Dayna Patterson is a recovering Mormon, a textile artist, and an amateur fungophile. Her creative work has appeared or is forthcoming in AGNI, Bellingham Review, Carolina Quarterly, Crab Orchard Review, Hotel Amerika, Kenyon Review, North American Review, Passages North, POETRY, Sugar House Review, Thrush, Zone 3, Western Humanities Review, Whale Road Review, and others. Two of her poems appear in Best Spiritual Literature, 2023.

She is the author of If Mother Braids a Waterfall (Signature Books, 2020), winner of the Association for Mormon Letters Poetry Award. It’s a hybrid collection of poetry and lyric essay in which Patterson explores her Mormon ancestry and upbringing, her mother’s coming out, and the her eventual apostasy. Her second book, a poetry collection entitled O Lady, Speak Again (Signature Books 2023), explores characters from Shakespeare’s plays—with “irreverent bardolatry” and a Post-Mormon feminist twist. She is also the author of three chapbooks, most recently Titania in Yellow (Porkbelly Press, 2019).

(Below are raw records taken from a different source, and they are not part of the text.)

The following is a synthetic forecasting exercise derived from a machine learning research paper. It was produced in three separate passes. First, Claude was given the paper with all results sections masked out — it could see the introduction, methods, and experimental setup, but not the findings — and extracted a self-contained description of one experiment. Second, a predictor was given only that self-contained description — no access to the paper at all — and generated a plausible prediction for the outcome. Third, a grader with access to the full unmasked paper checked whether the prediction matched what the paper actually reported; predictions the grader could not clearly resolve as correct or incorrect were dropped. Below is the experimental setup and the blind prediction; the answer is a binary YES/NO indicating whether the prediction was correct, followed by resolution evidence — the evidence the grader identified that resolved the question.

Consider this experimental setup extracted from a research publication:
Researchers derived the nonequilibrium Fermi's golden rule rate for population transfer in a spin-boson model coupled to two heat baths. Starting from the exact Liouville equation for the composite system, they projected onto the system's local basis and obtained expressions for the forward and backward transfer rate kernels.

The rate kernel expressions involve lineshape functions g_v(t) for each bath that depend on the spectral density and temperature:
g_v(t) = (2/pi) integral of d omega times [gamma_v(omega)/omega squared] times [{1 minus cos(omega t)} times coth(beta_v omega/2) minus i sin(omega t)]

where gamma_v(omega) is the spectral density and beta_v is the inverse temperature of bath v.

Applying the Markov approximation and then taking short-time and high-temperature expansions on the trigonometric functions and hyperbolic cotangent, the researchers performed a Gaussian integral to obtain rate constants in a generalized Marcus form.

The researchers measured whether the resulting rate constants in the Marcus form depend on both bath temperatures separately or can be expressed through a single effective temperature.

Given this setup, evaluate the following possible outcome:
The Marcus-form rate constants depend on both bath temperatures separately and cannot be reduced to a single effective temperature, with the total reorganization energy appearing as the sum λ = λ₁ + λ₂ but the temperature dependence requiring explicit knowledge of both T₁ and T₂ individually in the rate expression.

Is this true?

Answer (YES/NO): NO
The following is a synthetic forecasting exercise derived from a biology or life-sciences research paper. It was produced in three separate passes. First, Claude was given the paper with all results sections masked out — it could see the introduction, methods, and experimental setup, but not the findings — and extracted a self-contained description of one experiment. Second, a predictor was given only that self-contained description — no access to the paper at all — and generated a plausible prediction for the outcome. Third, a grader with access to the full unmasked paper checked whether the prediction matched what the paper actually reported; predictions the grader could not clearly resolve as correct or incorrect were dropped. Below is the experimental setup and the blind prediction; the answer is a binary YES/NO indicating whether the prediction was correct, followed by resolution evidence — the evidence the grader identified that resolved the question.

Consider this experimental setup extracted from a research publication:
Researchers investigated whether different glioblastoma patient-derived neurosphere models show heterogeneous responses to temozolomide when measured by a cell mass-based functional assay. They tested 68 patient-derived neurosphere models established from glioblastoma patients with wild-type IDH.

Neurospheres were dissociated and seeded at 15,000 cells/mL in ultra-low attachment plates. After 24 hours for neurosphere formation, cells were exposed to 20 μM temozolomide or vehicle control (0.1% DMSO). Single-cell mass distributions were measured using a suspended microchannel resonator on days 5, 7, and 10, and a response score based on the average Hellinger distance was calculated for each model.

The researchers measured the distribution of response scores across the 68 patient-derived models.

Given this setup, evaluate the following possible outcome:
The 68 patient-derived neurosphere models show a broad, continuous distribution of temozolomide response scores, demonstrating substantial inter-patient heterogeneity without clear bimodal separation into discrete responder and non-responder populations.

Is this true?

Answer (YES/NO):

Patterson’s third book, Our Lady of Thread, is forthcoming from Signature Books in 2027. It weaves together three main threads: 1) poems in the voice of God the Mother; 2) prayer poems in the Catholic “Our Lady” tradition; and 3) poems about mothering kids in the Anthropocene. Our Lady of Thread is a hybrid collection that pushes the boundaries of what a poetry collection can be; it includes embroidered collages, stitched poems, and a QR code that links readers to a videopoem.

Patterson earned a BA in English with a minor in French from Utah State University (2004), an MA in Literature from Texas State-San Marcos (2008), and an MFA in Creative Writing from Western Washington University (2017), where she served as the managing editor of Bellingham Review. Patterson co-edited Dove Song: Heavenly Mother in Mormon Poetry and founded the online literary journal Psaltery & Lyre, a space dedicated to publishing literature at the intersection of faith and doubt. She has also served as the poetry editor for Exponent II Magazine.

Patterson was a co-winner of the 2019 #DignityNotDetention poetry prize, judged by Ilya Kaminsky, and she has been a Sustainable Arts Fellow at Mineral School Artist’s Residency.